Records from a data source
>>>
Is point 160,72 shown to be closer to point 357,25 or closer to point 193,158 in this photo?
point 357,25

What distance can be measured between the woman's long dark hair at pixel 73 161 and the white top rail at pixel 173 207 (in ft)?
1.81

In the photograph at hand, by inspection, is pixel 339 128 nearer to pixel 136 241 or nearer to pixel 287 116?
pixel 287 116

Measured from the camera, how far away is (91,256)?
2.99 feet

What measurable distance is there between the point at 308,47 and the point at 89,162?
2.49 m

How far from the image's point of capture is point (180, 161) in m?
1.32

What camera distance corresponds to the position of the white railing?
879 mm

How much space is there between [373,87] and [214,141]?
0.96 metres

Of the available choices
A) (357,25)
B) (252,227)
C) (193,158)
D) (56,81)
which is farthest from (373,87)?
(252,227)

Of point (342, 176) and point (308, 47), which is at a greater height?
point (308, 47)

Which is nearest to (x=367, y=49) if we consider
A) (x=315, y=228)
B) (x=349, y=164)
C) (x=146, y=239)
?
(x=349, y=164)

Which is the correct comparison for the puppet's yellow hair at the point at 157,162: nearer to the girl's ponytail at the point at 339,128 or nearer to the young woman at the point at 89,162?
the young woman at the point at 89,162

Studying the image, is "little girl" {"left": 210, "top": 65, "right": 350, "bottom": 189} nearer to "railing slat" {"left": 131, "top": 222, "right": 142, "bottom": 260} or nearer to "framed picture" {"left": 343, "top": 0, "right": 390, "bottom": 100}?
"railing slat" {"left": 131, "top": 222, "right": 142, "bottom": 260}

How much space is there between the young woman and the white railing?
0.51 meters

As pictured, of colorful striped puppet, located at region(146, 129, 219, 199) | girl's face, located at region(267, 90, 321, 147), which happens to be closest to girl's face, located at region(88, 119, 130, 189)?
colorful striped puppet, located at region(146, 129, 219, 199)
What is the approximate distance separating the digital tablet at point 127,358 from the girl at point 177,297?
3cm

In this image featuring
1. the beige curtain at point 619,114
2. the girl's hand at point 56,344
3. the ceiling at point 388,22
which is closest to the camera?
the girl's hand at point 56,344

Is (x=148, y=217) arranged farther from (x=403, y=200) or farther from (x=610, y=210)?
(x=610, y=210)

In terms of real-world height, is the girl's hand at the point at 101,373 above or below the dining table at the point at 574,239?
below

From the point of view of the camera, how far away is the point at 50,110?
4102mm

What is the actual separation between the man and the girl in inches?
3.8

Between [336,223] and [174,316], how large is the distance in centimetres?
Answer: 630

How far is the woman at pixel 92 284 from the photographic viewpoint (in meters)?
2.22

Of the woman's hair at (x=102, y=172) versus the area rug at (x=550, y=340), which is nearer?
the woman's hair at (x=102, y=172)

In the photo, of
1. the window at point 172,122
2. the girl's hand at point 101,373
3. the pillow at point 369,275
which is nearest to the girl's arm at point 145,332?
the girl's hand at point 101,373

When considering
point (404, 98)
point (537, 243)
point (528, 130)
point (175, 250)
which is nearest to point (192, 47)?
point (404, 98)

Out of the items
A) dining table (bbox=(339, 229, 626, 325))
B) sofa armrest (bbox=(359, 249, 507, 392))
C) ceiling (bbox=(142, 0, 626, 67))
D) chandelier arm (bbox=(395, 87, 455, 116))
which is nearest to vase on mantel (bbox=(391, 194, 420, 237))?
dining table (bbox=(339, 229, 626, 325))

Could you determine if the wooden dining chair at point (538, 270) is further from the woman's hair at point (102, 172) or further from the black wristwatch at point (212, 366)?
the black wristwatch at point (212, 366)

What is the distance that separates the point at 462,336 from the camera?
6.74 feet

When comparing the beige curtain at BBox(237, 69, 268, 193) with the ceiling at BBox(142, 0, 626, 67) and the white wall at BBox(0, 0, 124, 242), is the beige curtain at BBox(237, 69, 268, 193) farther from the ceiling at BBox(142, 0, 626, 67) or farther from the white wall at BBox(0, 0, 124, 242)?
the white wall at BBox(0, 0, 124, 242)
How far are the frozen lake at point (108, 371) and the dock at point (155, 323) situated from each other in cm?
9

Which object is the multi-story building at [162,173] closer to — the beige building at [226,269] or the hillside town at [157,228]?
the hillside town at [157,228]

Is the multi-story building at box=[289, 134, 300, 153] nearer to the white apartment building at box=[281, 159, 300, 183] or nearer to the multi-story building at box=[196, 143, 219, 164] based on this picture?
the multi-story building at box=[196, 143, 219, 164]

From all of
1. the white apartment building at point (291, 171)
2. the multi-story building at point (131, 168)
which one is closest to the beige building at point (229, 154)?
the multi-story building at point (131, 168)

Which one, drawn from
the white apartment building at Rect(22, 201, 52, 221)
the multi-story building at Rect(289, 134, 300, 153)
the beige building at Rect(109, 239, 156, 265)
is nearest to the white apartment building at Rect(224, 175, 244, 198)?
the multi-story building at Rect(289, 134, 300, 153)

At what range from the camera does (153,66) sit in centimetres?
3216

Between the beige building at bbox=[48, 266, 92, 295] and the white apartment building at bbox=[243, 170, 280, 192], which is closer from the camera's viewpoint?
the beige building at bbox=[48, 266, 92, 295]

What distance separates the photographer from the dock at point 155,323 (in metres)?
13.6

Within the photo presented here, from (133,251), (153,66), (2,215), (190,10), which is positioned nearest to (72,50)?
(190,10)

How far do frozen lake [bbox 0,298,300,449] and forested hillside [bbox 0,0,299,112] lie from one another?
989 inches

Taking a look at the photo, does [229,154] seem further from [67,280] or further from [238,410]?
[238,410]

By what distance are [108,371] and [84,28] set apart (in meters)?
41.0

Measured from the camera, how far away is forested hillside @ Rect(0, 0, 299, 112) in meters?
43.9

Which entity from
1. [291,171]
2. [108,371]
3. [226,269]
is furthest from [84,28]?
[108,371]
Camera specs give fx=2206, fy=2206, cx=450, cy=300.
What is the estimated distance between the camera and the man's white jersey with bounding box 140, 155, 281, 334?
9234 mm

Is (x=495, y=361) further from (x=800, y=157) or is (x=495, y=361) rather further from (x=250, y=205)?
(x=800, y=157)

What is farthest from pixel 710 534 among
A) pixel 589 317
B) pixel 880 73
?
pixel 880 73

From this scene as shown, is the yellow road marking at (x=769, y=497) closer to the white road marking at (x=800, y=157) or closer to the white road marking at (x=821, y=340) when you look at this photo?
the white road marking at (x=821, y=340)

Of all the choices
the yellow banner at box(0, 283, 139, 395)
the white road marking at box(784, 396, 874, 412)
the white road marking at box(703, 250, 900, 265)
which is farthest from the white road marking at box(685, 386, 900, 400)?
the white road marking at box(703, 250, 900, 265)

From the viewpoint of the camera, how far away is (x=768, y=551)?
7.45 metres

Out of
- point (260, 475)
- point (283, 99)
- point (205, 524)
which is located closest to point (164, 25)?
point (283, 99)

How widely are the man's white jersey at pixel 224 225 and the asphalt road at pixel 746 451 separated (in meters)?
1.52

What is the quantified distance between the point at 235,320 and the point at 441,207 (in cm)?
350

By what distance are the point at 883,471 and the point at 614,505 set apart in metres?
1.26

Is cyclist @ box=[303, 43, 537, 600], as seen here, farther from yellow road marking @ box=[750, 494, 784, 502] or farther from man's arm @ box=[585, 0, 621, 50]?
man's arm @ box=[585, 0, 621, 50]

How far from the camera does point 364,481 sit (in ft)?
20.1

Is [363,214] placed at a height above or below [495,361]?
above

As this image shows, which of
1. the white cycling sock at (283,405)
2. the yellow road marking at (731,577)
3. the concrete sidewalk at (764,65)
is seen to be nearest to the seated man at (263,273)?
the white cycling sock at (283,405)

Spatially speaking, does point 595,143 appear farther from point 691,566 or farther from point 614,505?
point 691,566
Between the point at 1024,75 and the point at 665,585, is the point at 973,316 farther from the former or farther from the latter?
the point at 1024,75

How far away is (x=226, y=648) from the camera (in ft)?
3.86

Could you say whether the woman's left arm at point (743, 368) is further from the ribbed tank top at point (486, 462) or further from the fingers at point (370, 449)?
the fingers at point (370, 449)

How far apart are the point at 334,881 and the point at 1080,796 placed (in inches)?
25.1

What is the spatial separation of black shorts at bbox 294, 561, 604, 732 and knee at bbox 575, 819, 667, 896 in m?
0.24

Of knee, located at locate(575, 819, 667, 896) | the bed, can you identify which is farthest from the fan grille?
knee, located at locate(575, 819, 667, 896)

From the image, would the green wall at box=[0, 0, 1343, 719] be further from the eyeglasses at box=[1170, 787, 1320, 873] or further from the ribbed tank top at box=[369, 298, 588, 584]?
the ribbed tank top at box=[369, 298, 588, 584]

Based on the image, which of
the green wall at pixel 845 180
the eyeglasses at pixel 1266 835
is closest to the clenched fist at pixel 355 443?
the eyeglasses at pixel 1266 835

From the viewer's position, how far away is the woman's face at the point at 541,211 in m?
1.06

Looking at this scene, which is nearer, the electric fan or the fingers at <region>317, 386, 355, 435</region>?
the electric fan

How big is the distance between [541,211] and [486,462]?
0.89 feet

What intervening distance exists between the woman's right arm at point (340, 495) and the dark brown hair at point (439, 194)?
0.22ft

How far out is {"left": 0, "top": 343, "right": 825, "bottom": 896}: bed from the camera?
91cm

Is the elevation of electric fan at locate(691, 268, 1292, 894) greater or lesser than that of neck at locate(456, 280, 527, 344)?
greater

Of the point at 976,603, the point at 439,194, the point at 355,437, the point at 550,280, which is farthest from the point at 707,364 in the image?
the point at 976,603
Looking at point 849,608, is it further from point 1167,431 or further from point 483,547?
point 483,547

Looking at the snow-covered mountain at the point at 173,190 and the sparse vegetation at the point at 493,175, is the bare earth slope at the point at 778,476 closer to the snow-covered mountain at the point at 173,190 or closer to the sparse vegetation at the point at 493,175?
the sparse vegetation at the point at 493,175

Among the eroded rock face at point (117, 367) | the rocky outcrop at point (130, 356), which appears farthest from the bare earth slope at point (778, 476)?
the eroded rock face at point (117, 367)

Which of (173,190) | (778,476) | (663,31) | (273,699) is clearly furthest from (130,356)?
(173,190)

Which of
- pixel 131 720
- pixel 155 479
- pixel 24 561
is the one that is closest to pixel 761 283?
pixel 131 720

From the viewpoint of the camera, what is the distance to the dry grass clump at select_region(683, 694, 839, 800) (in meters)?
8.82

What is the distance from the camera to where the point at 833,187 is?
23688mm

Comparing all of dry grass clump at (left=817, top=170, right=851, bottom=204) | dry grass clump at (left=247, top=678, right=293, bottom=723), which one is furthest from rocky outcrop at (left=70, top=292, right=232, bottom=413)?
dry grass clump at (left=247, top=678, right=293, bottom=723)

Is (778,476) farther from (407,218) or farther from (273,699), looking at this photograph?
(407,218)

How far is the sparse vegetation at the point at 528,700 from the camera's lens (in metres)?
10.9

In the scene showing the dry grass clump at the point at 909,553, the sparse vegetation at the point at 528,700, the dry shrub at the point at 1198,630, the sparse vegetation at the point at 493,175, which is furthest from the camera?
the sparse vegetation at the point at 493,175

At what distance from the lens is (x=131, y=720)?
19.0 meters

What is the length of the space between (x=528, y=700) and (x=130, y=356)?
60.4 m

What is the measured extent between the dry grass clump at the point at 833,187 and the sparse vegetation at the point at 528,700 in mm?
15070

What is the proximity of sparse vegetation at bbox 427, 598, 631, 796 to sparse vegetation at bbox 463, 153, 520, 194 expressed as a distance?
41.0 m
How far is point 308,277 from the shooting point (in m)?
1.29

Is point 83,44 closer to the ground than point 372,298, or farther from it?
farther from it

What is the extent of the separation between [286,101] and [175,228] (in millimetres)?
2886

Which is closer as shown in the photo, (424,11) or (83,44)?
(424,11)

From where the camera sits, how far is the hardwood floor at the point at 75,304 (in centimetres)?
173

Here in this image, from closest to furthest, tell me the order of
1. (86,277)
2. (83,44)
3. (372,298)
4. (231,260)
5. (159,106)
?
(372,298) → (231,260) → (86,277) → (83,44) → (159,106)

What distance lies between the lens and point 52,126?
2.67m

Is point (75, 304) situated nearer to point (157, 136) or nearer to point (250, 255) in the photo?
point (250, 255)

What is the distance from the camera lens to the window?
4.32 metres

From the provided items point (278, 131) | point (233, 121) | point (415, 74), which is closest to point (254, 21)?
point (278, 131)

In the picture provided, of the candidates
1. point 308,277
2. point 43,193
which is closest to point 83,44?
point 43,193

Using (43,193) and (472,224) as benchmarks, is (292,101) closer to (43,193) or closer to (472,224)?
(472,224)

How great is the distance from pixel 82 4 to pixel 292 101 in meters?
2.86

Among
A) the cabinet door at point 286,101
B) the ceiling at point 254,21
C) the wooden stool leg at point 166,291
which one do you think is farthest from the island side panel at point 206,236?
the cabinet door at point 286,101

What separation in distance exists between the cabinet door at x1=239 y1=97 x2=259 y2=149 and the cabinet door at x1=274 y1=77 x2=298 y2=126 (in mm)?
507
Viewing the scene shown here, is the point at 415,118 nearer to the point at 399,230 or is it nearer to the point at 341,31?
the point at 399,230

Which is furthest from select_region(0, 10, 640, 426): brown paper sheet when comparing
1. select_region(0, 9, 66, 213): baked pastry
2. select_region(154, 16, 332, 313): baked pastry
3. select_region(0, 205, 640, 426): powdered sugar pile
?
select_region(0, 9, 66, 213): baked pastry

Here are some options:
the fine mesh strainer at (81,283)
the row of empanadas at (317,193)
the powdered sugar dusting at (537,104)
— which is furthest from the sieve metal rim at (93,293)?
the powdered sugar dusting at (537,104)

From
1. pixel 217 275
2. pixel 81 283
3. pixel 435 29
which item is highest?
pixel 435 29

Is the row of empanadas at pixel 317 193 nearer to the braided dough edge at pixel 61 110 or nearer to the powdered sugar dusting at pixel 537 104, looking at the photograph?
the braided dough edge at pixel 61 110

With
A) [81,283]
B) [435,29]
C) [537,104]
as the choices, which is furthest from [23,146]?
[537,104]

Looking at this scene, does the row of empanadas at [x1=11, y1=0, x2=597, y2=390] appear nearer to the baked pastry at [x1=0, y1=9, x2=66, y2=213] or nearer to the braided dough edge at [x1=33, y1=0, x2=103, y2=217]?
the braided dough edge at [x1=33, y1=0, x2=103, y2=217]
<<<
• Set problem: Output an exact copy of the lines beginning at the one that holds "Is the row of" and running through the final line of the records.

• Result of the exercise:
Is the row of empanadas at pixel 317 193 nearer to the braided dough edge at pixel 61 110 or nearer to the powdered sugar dusting at pixel 537 104, looking at the photograph?
the braided dough edge at pixel 61 110

With
A) [81,283]
B) [435,29]
C) [537,104]
as the choices, which is furthest from [23,146]?
[537,104]

Looking at this scene, does the row of empanadas at [x1=11, y1=0, x2=597, y2=390] appear nearer to the baked pastry at [x1=0, y1=9, x2=66, y2=213] or nearer to the braided dough edge at [x1=33, y1=0, x2=103, y2=217]?
the braided dough edge at [x1=33, y1=0, x2=103, y2=217]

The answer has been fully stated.